Ladyhawke: Anxiety

Ladyhawke, AnxietyLadyhawke: Anxiety
New Zealand’s Ladyhawke is back with her sophomore album, Anxiety. A lot has changed since her first album in 2008, most notably that she has adopted a new swagger and a grittier sound. Gone is the synth pop of her self-titled debut, replaced with distorted guitars and the occasional beeping sound (“Black White & Blue” contains many of them.) What stayed the same is Pip Brown’s vocals style and radio-friendly songs. Full disclosure: I’m still living in 2008. I was looking forward to another synth pop album, but I can appreciate Ladyhawke’s growth. Heck, she went from singing about “cautiously holding your hand” in “Back of the Van” on her first album to vengefully catching her cheating partner on “Girl Like Me,” she must have done some growing. She also sings about her fears and flaws on Anxiety, much more introspective than one would expect from the party girl from “Paris Is Burning.” Most of all, she gained confidence, which seems strange to say about an album called Anxiety.
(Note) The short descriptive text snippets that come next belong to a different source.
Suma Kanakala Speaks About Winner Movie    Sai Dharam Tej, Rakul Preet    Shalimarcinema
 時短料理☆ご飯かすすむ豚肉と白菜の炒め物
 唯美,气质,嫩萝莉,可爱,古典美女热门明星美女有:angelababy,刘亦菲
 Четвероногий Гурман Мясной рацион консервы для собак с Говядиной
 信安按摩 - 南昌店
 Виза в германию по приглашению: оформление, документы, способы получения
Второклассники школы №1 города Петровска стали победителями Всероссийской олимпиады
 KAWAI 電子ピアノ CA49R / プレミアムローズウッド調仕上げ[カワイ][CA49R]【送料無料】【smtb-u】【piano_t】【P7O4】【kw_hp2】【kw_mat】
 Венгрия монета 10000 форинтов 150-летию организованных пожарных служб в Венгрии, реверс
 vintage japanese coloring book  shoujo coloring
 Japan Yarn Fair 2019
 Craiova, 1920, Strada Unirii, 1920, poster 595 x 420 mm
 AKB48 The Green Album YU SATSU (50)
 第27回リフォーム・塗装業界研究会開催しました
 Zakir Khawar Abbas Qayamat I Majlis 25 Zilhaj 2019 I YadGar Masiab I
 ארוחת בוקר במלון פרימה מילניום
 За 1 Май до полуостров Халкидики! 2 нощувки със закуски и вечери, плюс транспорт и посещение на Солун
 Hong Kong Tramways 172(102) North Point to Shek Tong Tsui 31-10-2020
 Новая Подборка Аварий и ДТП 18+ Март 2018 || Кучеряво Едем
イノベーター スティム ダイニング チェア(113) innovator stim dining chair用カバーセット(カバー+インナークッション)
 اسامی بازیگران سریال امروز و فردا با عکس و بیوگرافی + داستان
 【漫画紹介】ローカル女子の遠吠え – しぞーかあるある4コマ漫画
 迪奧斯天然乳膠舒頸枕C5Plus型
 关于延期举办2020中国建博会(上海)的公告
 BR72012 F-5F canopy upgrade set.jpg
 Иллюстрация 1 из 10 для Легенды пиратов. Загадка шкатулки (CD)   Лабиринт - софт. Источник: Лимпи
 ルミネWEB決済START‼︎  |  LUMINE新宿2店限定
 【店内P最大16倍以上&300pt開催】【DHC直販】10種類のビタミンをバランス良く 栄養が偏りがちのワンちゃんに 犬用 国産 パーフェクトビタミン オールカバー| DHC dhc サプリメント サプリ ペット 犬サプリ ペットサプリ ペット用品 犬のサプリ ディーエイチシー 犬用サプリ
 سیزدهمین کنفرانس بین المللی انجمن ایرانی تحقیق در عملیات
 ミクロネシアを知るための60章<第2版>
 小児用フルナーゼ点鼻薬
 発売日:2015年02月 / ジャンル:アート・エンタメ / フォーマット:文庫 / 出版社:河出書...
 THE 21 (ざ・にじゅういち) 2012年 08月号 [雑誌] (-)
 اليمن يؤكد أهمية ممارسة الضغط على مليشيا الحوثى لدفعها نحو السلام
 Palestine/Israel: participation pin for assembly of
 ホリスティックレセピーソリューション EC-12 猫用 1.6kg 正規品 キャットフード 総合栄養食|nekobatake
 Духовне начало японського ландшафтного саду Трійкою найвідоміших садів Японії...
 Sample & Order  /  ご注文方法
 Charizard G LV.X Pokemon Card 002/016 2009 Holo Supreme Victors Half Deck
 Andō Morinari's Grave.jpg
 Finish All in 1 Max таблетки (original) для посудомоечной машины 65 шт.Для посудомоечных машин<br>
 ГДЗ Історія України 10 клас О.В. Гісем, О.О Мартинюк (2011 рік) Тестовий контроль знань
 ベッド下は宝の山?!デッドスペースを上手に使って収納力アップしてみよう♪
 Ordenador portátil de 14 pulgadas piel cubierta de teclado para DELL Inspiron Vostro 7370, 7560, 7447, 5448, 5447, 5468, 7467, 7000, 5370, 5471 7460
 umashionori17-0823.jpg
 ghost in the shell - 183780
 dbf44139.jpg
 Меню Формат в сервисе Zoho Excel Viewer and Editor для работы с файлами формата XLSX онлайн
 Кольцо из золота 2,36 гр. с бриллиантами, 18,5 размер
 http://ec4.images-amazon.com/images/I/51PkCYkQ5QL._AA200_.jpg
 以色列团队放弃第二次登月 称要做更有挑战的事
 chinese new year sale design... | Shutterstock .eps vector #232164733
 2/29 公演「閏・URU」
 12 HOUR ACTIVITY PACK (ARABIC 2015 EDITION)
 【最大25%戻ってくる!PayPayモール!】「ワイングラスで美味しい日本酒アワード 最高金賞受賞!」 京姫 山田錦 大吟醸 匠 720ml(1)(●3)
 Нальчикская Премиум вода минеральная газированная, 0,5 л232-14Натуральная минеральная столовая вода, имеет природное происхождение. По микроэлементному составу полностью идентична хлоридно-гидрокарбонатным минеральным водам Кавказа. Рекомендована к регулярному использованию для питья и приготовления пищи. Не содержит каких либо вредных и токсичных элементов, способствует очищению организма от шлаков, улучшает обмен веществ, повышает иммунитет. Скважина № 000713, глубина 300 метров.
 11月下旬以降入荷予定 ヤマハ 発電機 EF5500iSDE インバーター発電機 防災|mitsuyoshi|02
Many of the songs have a familiar feeling. “Girl Like Me” could be a Garbage song. “Blue Eyes” seems inspired by Joan Jett, but with a softer Ladyhawke take. Some of the songs have an abstract feeling of familiarity, like you can’t place where you’ve heard the hook before. One example is the background vocals on “Gone Gone Gone.” The opening piano on “Sunday Drive” made me think of classic Elton John, the verses on “Vaccine” were vaguely reminiscent of Donovan. Some of the songs are familiar because the lines are repeated often throughout. For example, a large portion of “Vanity” is just  “vani-tay, vani-tay, vani-tay-e-yay-e-yay-e-yay” repeated. Each one is a modern take and has Ladyhawke’s distinct voice added to it.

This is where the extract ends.